__Exercise goal__
Each entry below must be written out exactly, with pictures left out.

__Raw data__
◆ ◆ ◆ ◆
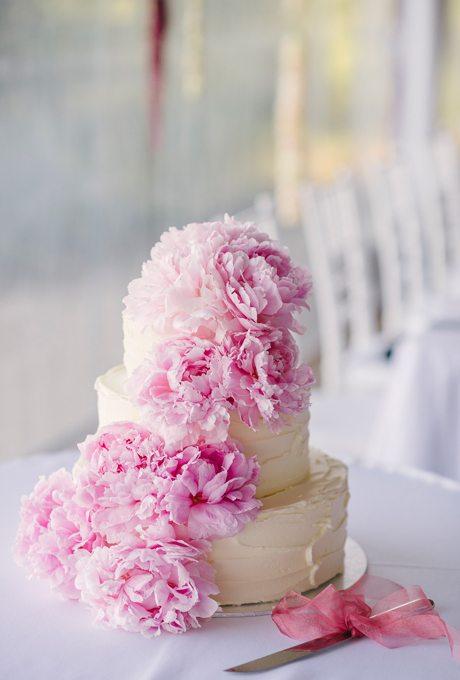 Peonies On Wedding Cake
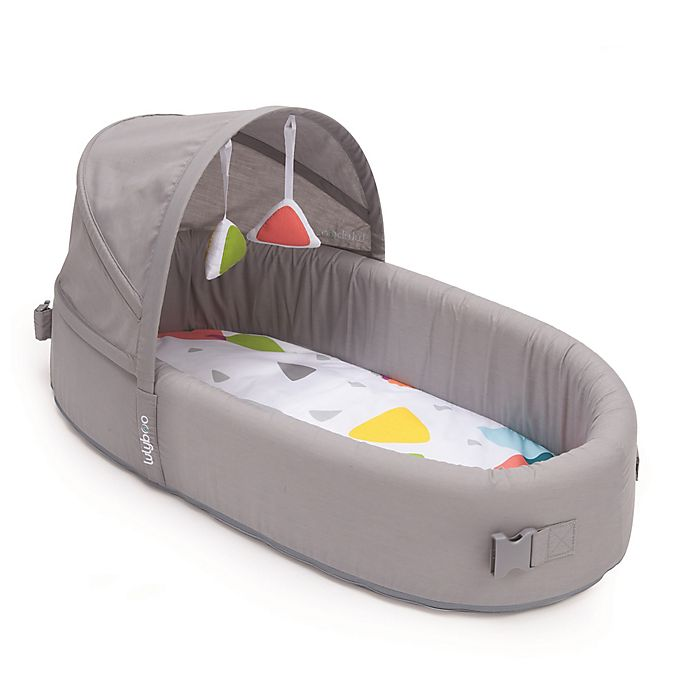Alternate image 1 for LulyBoo® Bassinet To-Go Metro Travel Bed in Grey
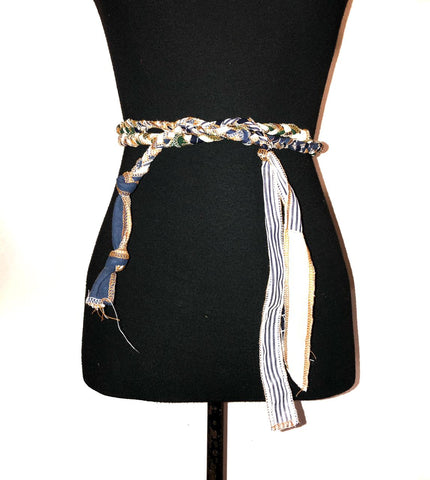 BRAIDED BELT 3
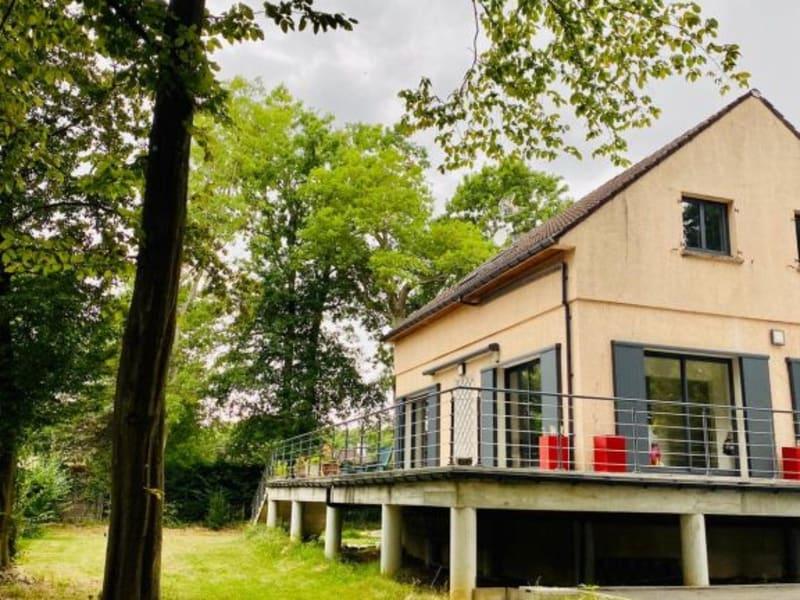 Sale house / villa Sucy en brie 525300€ - Picture 1
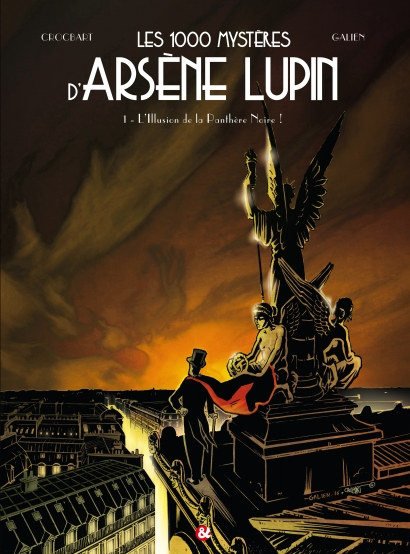 Dos_9_Couv_LUPIN_505x350_HD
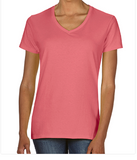 Cyclepath Women's V neck - dunworkin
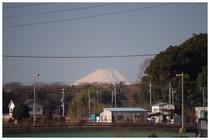 150118_桑納川から.jpg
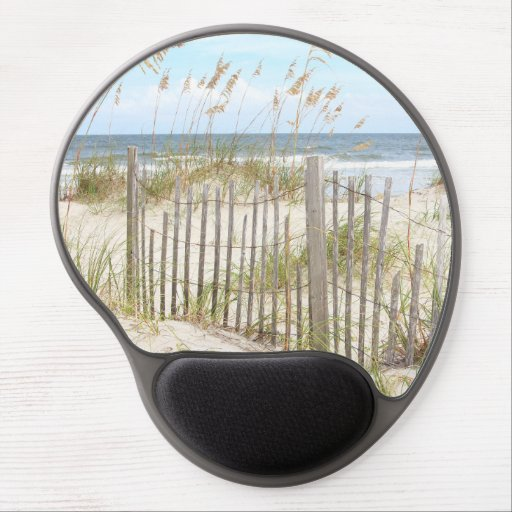 Beach Mousepad Gel Mouse Pads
◆ ◆ ◆ ◆
__Written solution__
 Peonies On Wedding Cake
Alternate image 1 for LulyBoo® Bassinet To-Go Metro Travel Bed in Grey
 BRAIDED BELT 3
 Sale house / villa Sucy en brie 525300€ - Picture 1
 Dos_9_Couv_LUPIN_505x350_HD
 Cyclepath Women's V neck - dunworkin
 150118_桑納川から.jpg
 Beach Mousepad Gel Mouse Pads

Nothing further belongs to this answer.